**WHAT THIS TASK INVOLVES**.
Repeat the missile interceptor article word for word, starting at "The Missile Defense" and ending at "California, it said.".

**QUOTED TEXT**.

▬▬▬▬▬▬▬▬▬▬

Third Interceptor Missile Placed In Silo In Alaska
A third interceptor missile was lowered into an underground silo in Alaska this week, the latest addition to a ground-based missile defense system that will become operational this year, the US Defense Department said Thursday.
The Missile Defense Agency (MDA) said the interceptor missile went into a launch silo at Fort Greely, Alaska on Wednesday.
Three more interceptor missiles will be fielded by mid-October at Fort Greely, and two others later this year at Vandenberg Air Force Base in California, it said.
"Although the system will initially have a limited capability when it becomes operational later this year, it will mark the first time the United States has a capability to defend the entire country against a limited attack by a long-range ballistic missile," the agency said in a statement.
A prominent critic, Democratic Senator Jack Reed, said the agency's claim that the missiles will provide an effective national defense against long-range missiles "strained credibility."

▬▬▬▬▬▬▬▬▬▬

**STORED RECORDS**.
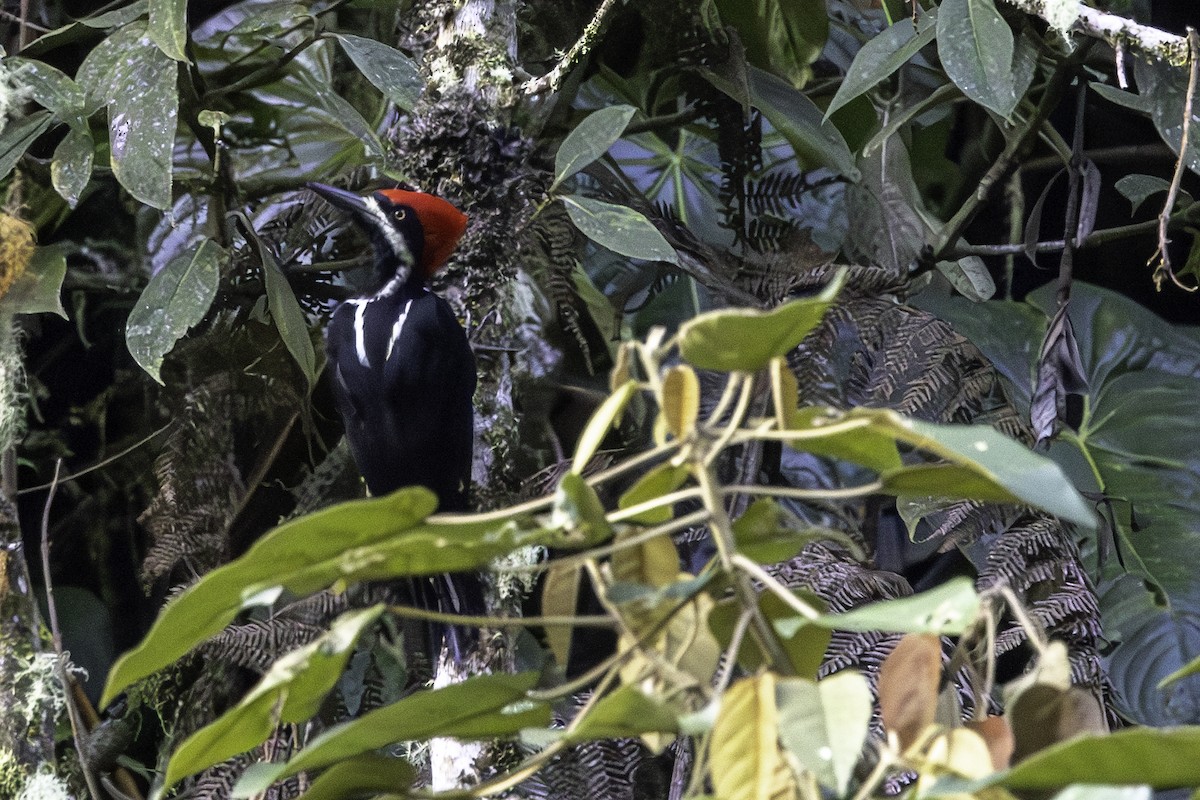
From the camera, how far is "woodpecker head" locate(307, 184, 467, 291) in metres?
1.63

▬▬▬▬▬▬▬▬▬▬

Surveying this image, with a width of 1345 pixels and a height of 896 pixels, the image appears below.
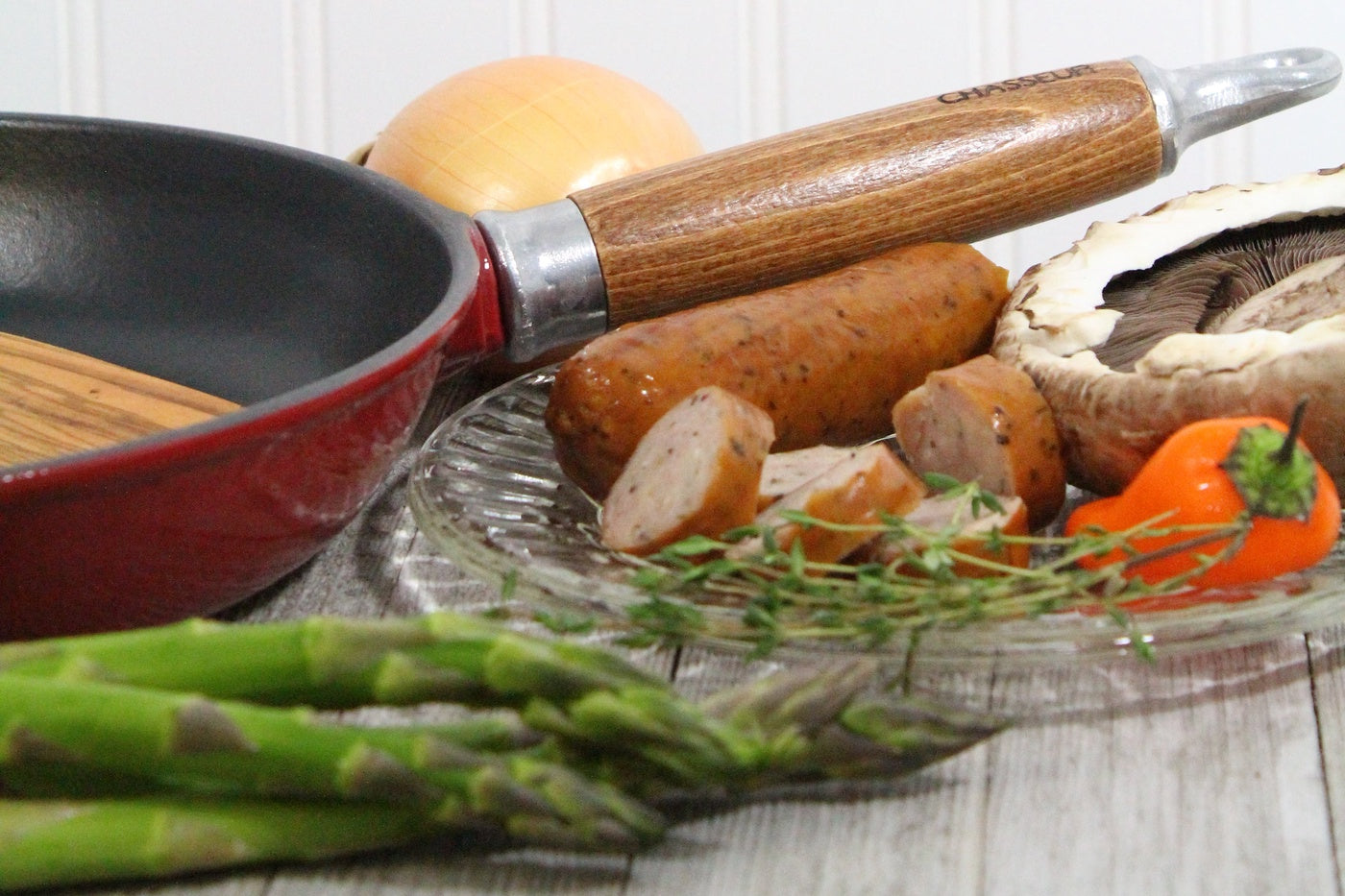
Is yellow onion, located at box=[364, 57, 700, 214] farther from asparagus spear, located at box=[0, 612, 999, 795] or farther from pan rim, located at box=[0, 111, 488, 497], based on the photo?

▬▬▬▬▬▬▬▬▬▬

**RESPONSE TO THIS EXERCISE**.
The Missile Defense Agency (MDA) said the interceptor missile went into a launch silo at Fort Greely, Alaska on Wednesday.
Three more interceptor missiles will be fielded by mid-October at Fort Greely, and two others later this year at Vandenberg Air Force Base in California, it said.